(ブルームバーグ): 1月に中国南部・広州のレストランで食事した3家族10人が新型コロナウイルスに感染した。3家族は同席していたわけではなく、別々の隣り合うテーブルに座っていたが、店内は換気が悪く、エアコンの風に乗ってウイルスが広がったことは明らかだった。

  だが、その場にいたウエーターや73人の他の客は感染しなかった。換気の悪い屋内空間で新型コロナがどのように拡散するのか、その拡散防止に追加措置が必要なのか、そのような空気感染がどれほど頻繁に起きるのかについて、現在でも世界的に議論が続いている。
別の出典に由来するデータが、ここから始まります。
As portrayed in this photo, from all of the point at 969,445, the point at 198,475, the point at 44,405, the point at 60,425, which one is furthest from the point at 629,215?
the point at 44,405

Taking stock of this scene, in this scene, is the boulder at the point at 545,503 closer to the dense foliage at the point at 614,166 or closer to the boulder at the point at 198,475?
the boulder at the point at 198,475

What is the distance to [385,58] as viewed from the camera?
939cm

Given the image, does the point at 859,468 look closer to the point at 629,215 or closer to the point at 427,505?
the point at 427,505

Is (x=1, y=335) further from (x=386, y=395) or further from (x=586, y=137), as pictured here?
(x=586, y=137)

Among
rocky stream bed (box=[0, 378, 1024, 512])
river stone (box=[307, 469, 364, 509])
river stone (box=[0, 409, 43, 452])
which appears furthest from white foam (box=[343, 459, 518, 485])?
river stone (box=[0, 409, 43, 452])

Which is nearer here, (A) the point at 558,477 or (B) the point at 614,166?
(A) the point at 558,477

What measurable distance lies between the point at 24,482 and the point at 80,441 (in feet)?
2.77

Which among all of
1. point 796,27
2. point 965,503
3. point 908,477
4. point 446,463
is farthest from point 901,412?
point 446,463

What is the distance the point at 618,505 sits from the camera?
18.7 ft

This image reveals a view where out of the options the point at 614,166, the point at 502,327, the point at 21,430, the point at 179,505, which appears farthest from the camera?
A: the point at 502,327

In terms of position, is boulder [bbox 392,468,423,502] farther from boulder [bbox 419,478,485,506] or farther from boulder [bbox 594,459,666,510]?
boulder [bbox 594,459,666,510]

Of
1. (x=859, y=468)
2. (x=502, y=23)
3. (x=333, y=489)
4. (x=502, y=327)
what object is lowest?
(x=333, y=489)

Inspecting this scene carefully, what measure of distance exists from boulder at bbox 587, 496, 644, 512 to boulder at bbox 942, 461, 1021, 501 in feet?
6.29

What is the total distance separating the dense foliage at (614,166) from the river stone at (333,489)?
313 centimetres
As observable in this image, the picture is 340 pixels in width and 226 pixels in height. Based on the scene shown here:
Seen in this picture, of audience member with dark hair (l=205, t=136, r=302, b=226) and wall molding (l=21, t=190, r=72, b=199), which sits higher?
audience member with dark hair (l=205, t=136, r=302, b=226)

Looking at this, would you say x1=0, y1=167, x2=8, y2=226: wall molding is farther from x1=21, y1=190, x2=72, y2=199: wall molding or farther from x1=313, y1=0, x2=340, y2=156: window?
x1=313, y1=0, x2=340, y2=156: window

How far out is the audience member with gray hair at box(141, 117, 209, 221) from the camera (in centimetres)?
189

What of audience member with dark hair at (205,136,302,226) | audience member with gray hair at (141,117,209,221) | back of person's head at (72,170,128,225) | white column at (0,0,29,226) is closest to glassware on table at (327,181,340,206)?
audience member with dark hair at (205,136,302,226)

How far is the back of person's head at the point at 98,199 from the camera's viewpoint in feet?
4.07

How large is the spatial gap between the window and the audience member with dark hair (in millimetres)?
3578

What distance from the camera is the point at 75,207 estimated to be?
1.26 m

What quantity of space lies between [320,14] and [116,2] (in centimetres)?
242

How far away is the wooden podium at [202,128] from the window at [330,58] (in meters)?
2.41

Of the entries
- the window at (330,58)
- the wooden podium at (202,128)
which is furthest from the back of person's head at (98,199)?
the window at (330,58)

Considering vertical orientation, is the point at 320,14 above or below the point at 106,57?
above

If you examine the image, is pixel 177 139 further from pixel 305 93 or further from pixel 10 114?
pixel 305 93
  世界保健機関(WHO)は9日、科学的な分析に基づく最新の報告を発表し、密集した空間や換気の悪い屋内で空気中の微粒子を介した感染が発生する可能性を否定できないとした。一方で、さらなる調査が必要だと主張。そのような感染例では、感染者のくしゃみやせき、つばなどの飛まつが表面に付着したなど別の説明があり得ることを理由に挙げた。

  WHOに対し、豪クイーンズランド工科大学の大気環境・保健国際研究所のリディア・モラウスカ所長ら科学者は、手洗いと社会的距離の維持だけでは感染抑制に十分ではないと反論する。

  モラウスカ氏らは今週、科学者239人の賛同を受けた公開書簡で、「人が密集し、不適切な換気設備しかない屋内や閉鎖された環境下で、この問題は特に緊急を要する」と指摘。病院や学校などの建物で換気を改善し、ウイルスを含んだ空気の循環を防ぐような予防措置を当局が勧告することが必要だと訴えた。